» **简短问题 1**:
根据下面这篇关于 Structured Streaming 的文章，ProcessingTimeExecutor 默认使用什么时钟来定时触发？

本文轉自:https://www.jianshu.com/p/dcfc0b6ae0ea
本站轉載已經過作者授權。任何形式的轉載都請聯系原作者(
薛定谔的貓Plus)獲得授權并注明出處。
在Struct Streaming中增加了支援sql處理流資料,在sql包中單獨處理,其中StreamExecution是下面提到兩處流處理的基類,這個流查詢在資料源有新資料到達時會生成一個QueryExecution來執行并将結果輸出到指定的Sink(處理後資料存放地)中。
MicroBatchExecution
該部分是小批量處理,預設使用ProcessingTimeExecutor這個trigger定時出發,使用的是系統時鐘.
case class ProcessingTimeExecutor(processingTime: ProcessingTime, clock: Clock = new SystemClock())
extends TriggerExecutor with Logging {
private val intervalMs = processingTime.intervalMs
require(intervalMs >= 0)

» **原始资料**:
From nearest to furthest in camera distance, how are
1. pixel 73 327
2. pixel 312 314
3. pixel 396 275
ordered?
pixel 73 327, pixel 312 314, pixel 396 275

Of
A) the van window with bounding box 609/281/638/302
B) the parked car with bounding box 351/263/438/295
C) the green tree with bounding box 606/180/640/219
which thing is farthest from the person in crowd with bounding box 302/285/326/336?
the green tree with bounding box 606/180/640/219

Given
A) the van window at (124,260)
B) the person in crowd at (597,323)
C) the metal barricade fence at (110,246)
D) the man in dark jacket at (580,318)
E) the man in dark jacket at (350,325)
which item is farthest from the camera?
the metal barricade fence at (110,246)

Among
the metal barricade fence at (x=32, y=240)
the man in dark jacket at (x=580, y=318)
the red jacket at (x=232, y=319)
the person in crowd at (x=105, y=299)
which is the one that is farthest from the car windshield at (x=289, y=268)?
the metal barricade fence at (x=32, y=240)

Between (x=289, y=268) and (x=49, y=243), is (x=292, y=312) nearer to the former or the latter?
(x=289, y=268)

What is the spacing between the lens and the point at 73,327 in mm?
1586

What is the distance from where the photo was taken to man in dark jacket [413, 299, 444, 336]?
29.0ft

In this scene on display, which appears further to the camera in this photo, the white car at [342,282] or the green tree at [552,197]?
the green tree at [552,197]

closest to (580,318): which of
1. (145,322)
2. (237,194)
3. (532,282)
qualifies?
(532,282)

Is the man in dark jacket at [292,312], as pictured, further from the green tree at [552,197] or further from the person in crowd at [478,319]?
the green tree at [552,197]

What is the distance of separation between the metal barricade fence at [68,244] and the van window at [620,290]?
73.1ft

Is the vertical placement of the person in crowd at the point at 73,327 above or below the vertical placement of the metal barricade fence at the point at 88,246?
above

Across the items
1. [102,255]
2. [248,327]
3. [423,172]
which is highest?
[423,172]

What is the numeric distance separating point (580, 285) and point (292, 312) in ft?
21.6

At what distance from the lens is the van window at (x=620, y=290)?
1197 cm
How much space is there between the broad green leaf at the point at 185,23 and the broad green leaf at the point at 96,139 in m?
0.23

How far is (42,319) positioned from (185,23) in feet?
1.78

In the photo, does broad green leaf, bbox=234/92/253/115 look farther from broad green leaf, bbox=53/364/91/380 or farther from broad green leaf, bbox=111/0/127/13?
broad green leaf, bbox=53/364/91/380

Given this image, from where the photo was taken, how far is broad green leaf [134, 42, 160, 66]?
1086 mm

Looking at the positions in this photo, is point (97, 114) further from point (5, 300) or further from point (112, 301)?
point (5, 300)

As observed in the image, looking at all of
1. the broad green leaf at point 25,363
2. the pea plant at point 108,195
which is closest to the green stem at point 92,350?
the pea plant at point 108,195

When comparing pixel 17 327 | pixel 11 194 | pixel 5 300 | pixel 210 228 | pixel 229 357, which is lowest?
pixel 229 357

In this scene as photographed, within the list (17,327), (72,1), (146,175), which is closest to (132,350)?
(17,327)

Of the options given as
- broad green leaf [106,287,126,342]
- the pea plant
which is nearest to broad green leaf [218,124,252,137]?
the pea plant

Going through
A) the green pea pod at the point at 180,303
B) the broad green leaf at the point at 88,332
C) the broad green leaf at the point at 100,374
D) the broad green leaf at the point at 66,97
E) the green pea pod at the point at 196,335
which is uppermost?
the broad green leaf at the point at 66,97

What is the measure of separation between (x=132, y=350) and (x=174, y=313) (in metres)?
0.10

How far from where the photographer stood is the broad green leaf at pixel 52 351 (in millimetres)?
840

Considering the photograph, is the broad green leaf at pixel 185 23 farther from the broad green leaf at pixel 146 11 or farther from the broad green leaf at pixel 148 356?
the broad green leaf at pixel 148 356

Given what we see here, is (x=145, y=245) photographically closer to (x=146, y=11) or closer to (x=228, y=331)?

» **简短问题 2**:
从列表的开头起，直到含有"pixel 73 327, pixel 312 314, pixel 396 275"的那一行为止（两端都包括），将这些行重新写出，把其中的"nearest"替换为"closest"，其余内容保持不变。

» **正确输出 1**:
系统时钟（SystemClock）。

» **正确输出 2**:
From closest to furthest in camera distance, how are
1. pixel 73 327
2. pixel 312 314
3. pixel 396 275
ordered?
pixel 73 327, pixel 312 314, pixel 396 275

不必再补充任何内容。